━━━ Selected excerpt
Let's capture the packets from both 2.4 GHz and 5 GHz bands through the wlan0 interface using the following command.

airodump-ng --band abg wlan0

So two clients are broadcasting probe requests for "SuperPlaza-Staff" and "ExpoCenterPrivate" networks, but there is no WiFi network nearby.

Found multiple clients probing for different SSID

To show that KARMA attack is real fun, I will start a WiFi network with some other SSID "ButterNaN" in WPA-Enterprise configuration using EAPHammer.

  • --interface wlan1 is used to start the WiFi network on the wlan1 interface
  • --channel 6 is used to fix the frequency band at 2.4Ghz and use \( 6^{th} \) channel
  • --essid ButterNaN will set the SSID of this WiFi network to ButterNaN
  • --auth wpa-eap is used to configure the authentication server (MGT auth type), which is used in the enterprise network
  • --creds is used to enable EAP credentials harvesting using the evil twin attack
  • --karma is used to enable the KARMA attack and respond to all probe requests
./eaphammer --interface wlan1 \
--channel 6 --essid ButterNaN --auth wpa-eap \
--creds --karma
EAPHammer configuration with KARMA attack mode enabled
In this lab, EAPHammer is located in the home directory of the root user (i.e. /root/eaphammer)

Return to the airodump terminal, and you'll notice that even though the network SSID is ButterNaN, both clients are still associated with it. This is all due to the --karma flag in the eaphammer tool. Isn't it magical 🤩?

You will see the authentication credentials of both clients harvested and printed where you started eaphammer in the terminal. It is also clear from the output that both of them are using the EAP-TTLS/PAP mechanism.
━━━━━━
* _Instructions for the task_:
Rewrite the KARMA attack walkthrough from "So two clients" to "configuration using EAPHammer.", using "FreeGuestWiFi" in place of "ButterNaN".
━━━ Records provided
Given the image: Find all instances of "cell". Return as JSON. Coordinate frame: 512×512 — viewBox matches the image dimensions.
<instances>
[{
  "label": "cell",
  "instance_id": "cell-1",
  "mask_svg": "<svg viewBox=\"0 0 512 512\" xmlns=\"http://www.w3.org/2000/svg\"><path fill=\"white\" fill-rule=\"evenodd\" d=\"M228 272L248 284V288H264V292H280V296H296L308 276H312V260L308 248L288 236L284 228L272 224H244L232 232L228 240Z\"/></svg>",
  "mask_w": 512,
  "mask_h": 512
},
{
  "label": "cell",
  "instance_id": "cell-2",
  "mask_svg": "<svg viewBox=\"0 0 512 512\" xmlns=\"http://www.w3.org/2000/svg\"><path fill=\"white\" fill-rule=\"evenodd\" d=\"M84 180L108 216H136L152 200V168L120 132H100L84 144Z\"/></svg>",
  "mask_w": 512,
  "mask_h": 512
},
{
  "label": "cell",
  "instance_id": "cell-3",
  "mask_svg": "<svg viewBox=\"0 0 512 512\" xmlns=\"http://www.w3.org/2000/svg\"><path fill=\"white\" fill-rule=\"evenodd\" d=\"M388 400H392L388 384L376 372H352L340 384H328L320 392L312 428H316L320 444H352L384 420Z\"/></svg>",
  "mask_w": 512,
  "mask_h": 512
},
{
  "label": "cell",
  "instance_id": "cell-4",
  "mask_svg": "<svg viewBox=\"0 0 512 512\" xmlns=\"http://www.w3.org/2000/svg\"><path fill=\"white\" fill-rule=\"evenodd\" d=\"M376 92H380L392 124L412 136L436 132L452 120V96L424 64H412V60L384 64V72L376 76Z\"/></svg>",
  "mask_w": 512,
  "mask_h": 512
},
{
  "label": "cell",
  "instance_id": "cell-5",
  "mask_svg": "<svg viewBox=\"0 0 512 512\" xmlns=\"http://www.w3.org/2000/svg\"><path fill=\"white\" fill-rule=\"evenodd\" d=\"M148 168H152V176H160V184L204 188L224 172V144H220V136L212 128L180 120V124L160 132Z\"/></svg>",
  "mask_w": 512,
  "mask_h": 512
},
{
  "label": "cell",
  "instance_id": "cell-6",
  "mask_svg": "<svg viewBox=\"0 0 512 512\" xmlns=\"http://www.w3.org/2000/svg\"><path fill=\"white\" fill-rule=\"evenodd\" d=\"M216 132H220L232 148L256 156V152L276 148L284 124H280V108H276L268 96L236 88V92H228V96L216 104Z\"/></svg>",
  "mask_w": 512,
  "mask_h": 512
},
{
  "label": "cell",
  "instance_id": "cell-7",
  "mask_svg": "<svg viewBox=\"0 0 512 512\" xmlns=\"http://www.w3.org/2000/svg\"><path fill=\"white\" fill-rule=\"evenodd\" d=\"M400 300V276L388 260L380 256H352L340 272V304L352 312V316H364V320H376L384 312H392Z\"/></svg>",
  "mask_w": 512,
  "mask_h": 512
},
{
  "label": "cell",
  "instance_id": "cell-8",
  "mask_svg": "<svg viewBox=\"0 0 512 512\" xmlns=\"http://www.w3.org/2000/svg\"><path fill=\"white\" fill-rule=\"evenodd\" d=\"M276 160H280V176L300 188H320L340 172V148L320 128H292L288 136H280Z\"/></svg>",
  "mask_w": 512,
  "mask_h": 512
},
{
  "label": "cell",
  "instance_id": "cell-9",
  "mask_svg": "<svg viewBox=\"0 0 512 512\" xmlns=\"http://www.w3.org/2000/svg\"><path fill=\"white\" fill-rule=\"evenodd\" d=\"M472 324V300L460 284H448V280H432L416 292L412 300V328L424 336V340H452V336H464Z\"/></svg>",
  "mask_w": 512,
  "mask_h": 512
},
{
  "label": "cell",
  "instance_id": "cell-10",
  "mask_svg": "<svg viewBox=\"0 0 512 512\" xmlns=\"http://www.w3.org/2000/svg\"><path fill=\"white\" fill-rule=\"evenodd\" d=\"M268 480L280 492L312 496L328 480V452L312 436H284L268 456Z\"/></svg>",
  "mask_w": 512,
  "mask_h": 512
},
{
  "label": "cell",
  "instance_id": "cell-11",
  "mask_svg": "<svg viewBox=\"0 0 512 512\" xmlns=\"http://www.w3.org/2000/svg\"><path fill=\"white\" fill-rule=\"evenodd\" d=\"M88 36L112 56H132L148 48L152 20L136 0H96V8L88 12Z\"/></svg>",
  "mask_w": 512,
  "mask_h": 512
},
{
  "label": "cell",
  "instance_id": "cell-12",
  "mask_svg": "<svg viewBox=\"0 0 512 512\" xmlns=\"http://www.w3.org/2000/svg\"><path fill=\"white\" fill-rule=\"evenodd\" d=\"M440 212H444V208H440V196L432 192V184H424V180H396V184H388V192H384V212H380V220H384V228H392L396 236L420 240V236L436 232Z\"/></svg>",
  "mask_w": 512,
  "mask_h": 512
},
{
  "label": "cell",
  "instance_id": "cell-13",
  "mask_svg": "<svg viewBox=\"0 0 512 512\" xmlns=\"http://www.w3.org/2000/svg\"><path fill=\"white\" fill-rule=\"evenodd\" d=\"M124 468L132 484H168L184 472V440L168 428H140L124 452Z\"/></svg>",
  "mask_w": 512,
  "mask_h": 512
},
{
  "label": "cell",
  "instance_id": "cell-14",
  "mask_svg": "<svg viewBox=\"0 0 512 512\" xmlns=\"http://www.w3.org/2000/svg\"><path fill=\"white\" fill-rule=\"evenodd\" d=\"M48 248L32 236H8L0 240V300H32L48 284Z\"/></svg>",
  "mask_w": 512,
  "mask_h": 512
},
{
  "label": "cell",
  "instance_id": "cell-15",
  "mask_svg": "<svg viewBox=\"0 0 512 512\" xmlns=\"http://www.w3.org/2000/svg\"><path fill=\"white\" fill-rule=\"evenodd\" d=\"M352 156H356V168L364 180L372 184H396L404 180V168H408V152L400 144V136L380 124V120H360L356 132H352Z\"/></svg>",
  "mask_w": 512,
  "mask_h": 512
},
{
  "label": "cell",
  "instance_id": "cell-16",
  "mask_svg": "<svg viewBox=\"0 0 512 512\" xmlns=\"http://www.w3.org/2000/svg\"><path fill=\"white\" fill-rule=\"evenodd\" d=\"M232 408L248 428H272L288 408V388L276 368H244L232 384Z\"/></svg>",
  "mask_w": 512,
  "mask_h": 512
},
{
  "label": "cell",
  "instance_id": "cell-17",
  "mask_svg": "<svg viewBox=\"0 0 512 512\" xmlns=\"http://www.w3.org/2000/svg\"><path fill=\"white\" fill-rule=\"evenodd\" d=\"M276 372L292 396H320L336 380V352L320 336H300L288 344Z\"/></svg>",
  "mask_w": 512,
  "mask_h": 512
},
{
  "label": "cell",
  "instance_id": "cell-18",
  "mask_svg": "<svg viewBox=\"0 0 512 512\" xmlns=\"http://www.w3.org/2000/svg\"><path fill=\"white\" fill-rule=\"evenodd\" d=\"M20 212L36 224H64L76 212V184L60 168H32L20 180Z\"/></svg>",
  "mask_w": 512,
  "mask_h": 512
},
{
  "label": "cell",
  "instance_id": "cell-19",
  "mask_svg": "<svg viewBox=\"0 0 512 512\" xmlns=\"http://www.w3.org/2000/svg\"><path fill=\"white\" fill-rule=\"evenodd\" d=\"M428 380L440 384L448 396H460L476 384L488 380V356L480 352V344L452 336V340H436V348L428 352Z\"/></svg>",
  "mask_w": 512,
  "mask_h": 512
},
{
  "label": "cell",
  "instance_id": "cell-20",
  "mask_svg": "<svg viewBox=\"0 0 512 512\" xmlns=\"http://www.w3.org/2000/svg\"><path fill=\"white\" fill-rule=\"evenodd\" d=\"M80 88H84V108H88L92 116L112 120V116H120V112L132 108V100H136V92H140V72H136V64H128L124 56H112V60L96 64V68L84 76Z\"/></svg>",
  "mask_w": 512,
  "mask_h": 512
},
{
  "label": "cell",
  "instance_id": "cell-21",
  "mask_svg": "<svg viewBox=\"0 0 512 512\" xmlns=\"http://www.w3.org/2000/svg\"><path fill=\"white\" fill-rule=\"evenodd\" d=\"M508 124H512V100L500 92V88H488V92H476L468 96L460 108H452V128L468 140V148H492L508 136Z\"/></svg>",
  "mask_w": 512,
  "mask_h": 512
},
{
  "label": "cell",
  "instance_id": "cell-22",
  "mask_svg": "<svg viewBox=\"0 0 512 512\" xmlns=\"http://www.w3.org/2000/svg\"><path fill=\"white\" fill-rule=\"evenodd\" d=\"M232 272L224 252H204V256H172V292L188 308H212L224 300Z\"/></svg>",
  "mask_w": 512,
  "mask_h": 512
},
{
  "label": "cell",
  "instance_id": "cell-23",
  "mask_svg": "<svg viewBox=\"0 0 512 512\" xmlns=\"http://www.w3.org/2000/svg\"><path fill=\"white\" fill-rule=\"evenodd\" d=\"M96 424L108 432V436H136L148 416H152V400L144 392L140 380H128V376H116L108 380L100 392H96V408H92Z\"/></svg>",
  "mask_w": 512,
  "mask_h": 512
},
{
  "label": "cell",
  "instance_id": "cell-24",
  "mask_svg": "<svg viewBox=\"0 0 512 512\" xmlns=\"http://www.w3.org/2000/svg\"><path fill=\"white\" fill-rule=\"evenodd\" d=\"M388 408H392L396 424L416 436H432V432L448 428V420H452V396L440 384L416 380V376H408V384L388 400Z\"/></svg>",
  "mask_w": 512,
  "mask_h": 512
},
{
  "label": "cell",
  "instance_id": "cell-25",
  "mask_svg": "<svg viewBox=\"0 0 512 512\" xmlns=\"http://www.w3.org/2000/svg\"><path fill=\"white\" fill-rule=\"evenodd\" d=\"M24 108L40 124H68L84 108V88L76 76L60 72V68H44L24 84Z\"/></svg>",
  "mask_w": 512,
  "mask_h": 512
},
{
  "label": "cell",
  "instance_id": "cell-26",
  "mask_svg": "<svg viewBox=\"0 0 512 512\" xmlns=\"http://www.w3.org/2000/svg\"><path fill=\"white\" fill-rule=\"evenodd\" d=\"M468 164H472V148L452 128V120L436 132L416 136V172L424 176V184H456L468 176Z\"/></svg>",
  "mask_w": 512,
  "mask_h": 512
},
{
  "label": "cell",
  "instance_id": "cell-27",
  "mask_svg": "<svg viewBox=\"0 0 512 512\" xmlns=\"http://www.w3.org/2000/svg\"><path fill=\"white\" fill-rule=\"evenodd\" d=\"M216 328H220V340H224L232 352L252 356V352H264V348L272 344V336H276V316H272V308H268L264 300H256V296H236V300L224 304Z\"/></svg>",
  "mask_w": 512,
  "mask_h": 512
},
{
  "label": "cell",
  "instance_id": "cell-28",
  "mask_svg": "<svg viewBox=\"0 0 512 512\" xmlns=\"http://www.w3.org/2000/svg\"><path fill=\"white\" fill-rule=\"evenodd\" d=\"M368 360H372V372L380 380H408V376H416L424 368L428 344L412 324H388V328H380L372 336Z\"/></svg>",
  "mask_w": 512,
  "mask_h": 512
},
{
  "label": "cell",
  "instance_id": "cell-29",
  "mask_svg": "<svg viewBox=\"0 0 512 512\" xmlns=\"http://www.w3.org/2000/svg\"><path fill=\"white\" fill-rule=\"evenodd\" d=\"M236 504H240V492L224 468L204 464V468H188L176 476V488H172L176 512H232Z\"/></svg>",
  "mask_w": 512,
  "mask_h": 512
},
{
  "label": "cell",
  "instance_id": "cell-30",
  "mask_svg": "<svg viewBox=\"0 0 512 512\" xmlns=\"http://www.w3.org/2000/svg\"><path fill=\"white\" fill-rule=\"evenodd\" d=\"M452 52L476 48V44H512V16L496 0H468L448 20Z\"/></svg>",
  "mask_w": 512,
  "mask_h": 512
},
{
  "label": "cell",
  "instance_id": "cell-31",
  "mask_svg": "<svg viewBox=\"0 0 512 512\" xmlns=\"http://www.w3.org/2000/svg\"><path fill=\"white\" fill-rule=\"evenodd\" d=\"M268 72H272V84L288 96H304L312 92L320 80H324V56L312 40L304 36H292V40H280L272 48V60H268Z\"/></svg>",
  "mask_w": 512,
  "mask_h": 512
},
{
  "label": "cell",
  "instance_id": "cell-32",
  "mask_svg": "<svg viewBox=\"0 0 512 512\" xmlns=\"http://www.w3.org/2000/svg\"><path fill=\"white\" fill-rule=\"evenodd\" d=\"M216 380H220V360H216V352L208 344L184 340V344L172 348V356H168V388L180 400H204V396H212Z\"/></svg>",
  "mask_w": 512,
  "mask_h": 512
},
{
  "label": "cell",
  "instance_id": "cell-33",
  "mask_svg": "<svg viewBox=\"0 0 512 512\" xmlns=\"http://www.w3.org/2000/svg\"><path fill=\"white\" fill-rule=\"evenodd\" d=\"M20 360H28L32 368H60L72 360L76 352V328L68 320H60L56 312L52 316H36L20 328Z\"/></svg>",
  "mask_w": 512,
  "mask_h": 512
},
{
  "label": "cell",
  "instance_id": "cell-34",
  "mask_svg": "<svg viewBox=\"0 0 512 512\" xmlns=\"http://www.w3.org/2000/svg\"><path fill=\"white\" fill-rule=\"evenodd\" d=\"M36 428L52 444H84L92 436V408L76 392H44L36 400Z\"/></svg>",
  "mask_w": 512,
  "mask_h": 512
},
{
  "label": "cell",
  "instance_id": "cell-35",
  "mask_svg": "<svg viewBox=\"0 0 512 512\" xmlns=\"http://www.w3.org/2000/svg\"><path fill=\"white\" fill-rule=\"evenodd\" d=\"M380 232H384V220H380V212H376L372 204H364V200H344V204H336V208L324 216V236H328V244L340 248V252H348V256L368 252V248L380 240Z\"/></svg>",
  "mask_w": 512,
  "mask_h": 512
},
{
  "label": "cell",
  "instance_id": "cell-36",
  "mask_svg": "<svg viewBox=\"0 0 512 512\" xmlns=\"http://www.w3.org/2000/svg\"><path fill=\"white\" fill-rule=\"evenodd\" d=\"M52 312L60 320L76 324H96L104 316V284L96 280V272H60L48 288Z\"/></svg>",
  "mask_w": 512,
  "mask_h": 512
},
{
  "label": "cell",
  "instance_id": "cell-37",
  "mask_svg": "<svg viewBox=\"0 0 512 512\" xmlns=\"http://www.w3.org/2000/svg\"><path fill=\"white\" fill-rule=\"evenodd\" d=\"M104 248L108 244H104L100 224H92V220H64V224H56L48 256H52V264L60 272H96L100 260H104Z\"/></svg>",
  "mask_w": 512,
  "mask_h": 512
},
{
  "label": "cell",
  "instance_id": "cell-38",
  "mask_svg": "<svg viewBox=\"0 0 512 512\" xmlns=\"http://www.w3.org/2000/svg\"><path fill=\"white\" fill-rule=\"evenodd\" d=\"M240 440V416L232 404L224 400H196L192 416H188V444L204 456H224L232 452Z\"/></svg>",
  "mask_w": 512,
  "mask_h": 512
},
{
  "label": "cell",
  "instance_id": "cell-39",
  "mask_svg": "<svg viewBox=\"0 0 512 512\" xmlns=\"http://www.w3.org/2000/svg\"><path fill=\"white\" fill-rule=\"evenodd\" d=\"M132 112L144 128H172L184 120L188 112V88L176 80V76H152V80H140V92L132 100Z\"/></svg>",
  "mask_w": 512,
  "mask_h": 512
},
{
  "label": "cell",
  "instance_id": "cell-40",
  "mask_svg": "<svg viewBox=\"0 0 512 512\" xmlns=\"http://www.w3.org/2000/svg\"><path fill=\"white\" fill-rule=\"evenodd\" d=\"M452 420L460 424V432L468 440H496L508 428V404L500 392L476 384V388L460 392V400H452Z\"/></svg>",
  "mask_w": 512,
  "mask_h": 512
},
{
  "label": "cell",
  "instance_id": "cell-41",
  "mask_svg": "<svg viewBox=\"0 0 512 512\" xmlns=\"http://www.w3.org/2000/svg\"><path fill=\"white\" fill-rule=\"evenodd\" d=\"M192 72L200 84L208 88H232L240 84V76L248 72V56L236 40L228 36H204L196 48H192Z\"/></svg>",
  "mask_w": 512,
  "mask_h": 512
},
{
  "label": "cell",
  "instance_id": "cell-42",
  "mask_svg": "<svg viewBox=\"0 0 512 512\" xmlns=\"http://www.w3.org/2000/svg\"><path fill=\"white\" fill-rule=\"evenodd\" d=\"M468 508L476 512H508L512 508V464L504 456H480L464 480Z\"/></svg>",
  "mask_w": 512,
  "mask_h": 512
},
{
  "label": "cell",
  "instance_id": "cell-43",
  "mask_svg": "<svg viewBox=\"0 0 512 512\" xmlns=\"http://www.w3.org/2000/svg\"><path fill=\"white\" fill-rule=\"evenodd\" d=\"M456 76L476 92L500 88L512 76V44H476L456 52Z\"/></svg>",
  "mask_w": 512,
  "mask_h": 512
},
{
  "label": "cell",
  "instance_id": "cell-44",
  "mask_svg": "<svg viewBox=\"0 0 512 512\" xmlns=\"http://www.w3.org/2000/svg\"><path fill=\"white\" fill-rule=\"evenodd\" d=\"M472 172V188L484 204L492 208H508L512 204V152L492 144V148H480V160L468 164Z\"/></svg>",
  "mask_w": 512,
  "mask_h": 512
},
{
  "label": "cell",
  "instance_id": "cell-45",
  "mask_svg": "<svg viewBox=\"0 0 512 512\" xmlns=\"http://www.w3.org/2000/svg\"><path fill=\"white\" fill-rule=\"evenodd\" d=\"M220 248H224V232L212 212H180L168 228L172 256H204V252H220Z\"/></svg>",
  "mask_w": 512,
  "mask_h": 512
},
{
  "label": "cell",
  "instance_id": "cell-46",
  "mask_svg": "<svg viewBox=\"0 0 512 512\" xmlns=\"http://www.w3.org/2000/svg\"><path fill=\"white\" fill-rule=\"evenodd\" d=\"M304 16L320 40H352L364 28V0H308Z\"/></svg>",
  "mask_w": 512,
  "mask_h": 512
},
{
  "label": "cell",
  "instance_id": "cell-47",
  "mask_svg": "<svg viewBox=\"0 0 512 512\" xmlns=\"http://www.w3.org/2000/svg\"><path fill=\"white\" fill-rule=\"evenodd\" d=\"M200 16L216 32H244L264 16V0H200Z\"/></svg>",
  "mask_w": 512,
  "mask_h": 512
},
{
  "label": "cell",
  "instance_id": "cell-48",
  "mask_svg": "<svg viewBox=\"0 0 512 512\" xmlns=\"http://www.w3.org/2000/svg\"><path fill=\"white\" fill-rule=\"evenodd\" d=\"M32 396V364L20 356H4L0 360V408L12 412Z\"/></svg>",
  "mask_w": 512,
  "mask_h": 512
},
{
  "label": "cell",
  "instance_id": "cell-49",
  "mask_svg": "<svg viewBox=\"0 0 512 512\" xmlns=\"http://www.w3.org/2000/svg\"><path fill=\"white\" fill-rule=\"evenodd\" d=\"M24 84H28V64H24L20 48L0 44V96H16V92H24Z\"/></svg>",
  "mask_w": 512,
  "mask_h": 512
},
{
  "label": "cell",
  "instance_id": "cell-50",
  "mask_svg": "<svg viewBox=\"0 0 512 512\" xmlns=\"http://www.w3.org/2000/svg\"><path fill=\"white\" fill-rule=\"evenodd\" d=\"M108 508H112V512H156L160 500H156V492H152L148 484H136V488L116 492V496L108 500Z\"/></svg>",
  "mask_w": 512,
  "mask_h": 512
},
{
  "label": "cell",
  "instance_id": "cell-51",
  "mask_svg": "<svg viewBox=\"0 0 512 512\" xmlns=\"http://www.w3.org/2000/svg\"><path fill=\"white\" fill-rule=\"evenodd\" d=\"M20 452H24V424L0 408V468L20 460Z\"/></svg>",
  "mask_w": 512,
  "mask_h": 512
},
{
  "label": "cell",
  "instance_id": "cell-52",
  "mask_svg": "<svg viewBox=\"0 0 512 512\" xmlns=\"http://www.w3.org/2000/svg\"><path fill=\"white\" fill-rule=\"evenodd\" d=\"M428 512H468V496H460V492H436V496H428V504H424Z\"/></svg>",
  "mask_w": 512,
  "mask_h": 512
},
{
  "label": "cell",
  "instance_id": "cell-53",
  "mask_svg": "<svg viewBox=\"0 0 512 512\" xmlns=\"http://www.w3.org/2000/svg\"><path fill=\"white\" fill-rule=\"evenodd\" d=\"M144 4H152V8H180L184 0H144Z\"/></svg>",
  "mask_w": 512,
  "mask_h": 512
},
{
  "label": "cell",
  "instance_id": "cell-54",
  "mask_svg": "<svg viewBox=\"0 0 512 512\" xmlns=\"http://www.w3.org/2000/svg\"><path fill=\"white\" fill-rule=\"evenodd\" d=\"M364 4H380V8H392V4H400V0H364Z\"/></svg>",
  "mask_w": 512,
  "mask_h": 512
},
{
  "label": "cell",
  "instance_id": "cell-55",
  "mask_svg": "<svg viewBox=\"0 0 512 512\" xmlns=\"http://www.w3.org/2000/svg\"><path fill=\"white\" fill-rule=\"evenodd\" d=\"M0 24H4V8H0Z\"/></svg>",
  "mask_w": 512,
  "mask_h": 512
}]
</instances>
━━━━━━
* _Completed task_:
So two clients are broadcasting probe requests for "SuperPlaza-Staff" and "ExpoCenterPrivate" networks, but there is no WiFi network nearby.

Found multiple clients probing for different SSID

To show that KARMA attack is real fun, I will start a WiFi network with some other SSID "FreeGuestWiFi" in WPA-Enterprise configuration using EAPHammer.